**Text:**

Start of Block

The good thing about it potentially being an inherited condition is that psoriasis is not contagious. The fact that it looks like a rash tends to raise the question of whether you can give it to anyone else, but rest assured you can’t.
Before psoriasis was commonly referred to, it often was confused with leprosy, which is a mildly contagious disease.
Next page: What treatment options are available for psoriasis, and answering the question of, “What is psoriasis?”
How Is Psoriasis Treated?
Although there’s still no cure for psoriasis, we’ve come a long way regarding how we can treat and manage it.
All you have to do is walk into a natural product store, and you’ll find a vast array of items that claim to be able to calm psoriasis flare-ups. Trust me, and I’ve tried all that I can get my hands on. Luckily, there are many options to trial with some giving some decent results.
Treatment will differ depending on your skin and the type of psoriasis you’re dealing with, but here’s just a small selection of different types of psoriasis treatments to consider.
Coal tar is a treatment you don’t need a prescription for. You can find it on the shelves of most pharmacies.
The main downside to coal tar is the smell. Some people love it, and some people hate it. My view is that if it does the trick, I don’t care what it smells like.

End of Block

**Directions:**
(1) Answer these questions from the psoriasis text:
(a) Before psoriasis was commonly referred to, what disease was it often confused with?
(b) Which treatment can be bought without a prescription?
(c) What does the text name as the main downside of that treatment?
(2) Continue the psoriasis text from its last sentence.
The material has no connection to the psoriasis text.

**The data:**
Start of Block

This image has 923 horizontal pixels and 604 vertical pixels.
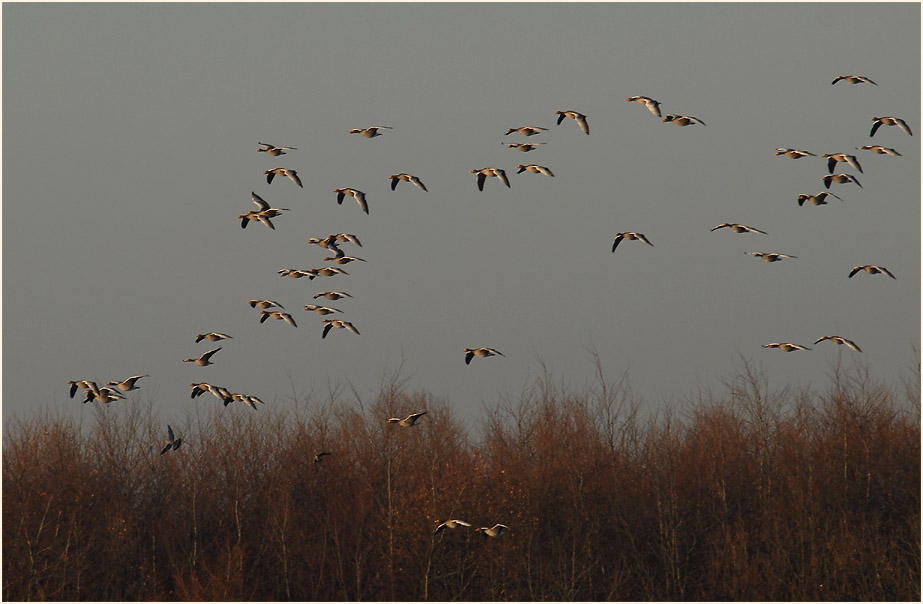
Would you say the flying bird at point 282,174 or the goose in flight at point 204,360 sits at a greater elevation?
the flying bird at point 282,174

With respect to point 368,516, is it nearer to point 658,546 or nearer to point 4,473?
point 658,546

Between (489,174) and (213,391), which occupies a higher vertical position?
(489,174)

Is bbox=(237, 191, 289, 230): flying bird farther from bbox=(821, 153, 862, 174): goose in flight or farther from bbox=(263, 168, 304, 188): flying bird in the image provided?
bbox=(821, 153, 862, 174): goose in flight

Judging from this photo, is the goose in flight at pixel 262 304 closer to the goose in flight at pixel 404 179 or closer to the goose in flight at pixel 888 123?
the goose in flight at pixel 404 179

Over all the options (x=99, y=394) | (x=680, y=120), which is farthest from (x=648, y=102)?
(x=99, y=394)

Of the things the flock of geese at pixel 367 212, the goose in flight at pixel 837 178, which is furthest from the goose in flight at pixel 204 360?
the goose in flight at pixel 837 178

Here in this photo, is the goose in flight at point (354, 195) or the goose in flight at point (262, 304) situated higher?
the goose in flight at point (354, 195)

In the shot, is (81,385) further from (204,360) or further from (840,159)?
(840,159)

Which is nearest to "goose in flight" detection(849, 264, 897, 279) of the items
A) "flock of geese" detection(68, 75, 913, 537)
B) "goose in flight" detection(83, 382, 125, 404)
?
"flock of geese" detection(68, 75, 913, 537)

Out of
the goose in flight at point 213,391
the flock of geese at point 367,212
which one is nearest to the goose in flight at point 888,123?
the flock of geese at point 367,212

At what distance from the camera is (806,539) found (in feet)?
141

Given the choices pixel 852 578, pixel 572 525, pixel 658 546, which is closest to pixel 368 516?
pixel 572 525

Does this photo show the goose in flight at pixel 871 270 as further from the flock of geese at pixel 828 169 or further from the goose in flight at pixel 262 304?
the goose in flight at pixel 262 304

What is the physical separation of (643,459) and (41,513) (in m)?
24.9
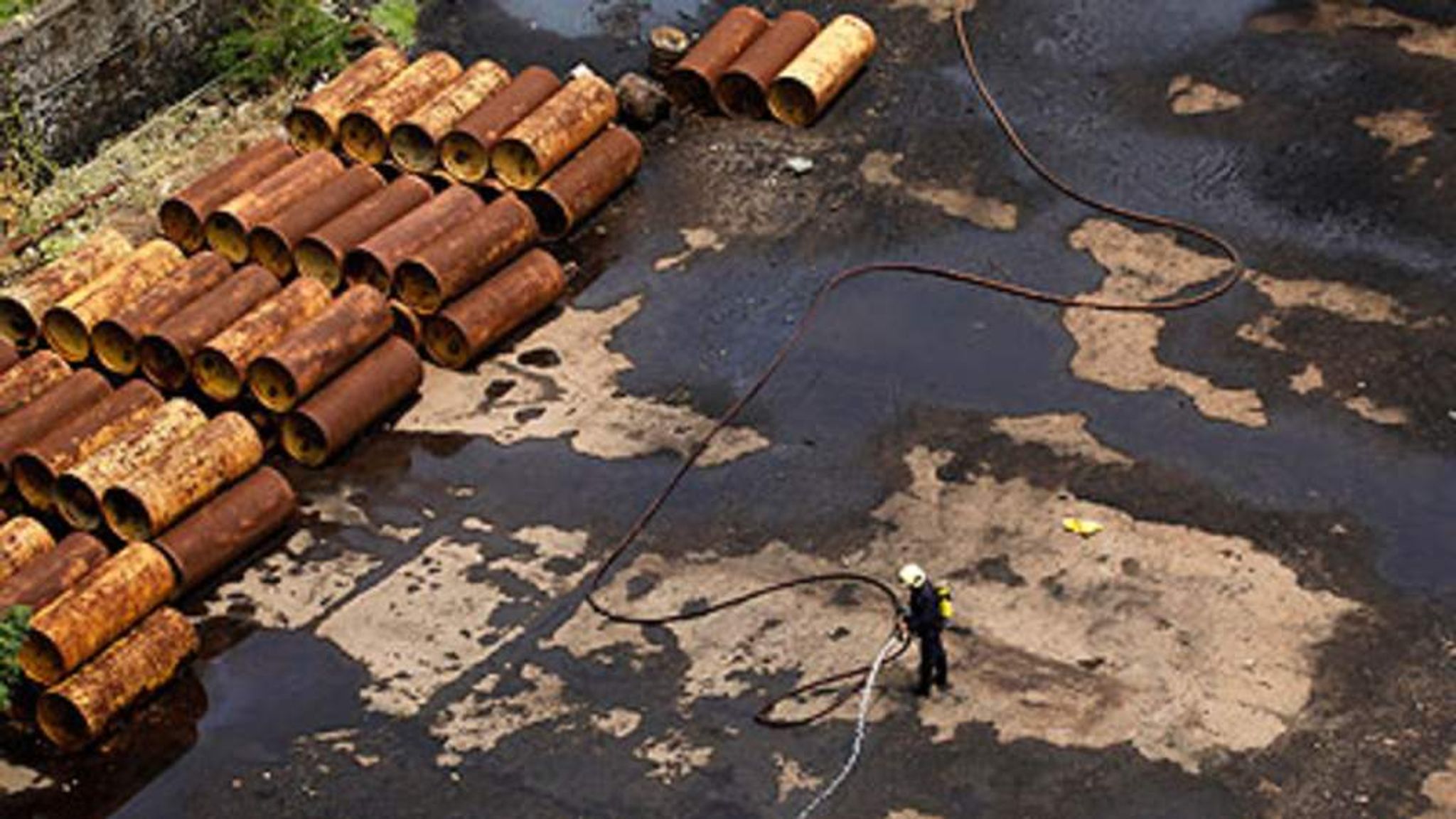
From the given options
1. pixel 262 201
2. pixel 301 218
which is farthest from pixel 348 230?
pixel 262 201

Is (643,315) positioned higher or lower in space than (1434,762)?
higher

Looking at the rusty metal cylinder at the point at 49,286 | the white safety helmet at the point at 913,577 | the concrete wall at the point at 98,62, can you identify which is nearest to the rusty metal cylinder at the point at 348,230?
the rusty metal cylinder at the point at 49,286

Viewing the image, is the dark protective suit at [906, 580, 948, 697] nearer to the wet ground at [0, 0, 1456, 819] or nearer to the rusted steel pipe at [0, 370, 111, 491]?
the wet ground at [0, 0, 1456, 819]

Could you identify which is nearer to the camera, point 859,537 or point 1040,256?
point 859,537

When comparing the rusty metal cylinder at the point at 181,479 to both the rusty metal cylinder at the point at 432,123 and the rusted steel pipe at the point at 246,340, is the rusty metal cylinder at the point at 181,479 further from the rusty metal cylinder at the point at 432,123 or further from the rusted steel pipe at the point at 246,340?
the rusty metal cylinder at the point at 432,123

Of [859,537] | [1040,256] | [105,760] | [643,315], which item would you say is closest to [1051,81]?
[1040,256]

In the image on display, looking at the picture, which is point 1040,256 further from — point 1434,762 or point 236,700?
point 236,700
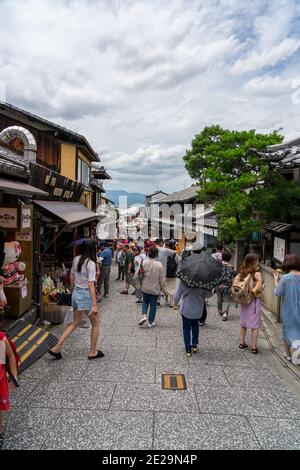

End of Block

**Task responses:**
(1)
(a) Leprosy.
(b) Coal tar.
(c) The smell.

(2)
What I like about coal tar is you can use it as an excuse for enforced self-care. Tip a few caps of the liquid into a warm bath, and just chill out, soak, and relax.
What the coal tar is supposed to do is slow the rapid growth of skin cells associated with psoriasis, and it’s also supposed to reduce the redness that people suffer from.
The moral of the story when it comes to coconut oil and psoriasis is keep your skin super moisturized all of the time.
Coconut oil is a great product to use as it applies a lot of moisture, and your skin can use as much as it needs. Keeping your skin moisturized means your skin dries out less, which really helps reduce the flake of the overproduced skin cells, especially seen in plaque psoriasis.
This one is not for everyone. Applying steroids to your skin can be viewed as being quite damaging.
I have steroid ointments on hand prescribed by my doctor, and I tend to use them either when natural items haven’t quite worked as expected, or when I can feel myself getting stressed out about the amount of psoriasis on my body. Also, I know that my stress can make my psoriasis worse, so I like to get rid of it fast, even if I know steroids aren’t the best for my body.
From my experience, steroid ointments are incredibly fast-acting and clear up my skin to the point of being manageable with natural items. There are so many different steroid variants, and it’s best to talk to your doctor about the severity of your psoriasis, and whether steroids are a good option for you.
Sunlight is a treatment that needs to be watched incredibly carefully. For example, don’t get sunburnt as this can cause psoriasis.
Also, don’t go out in the sun if you’ve applied steroid creams as this can cause serious skin damage. However, a small amount of sunlight exposure can help some people’s psoriasis. Just make sure you monitor it closely.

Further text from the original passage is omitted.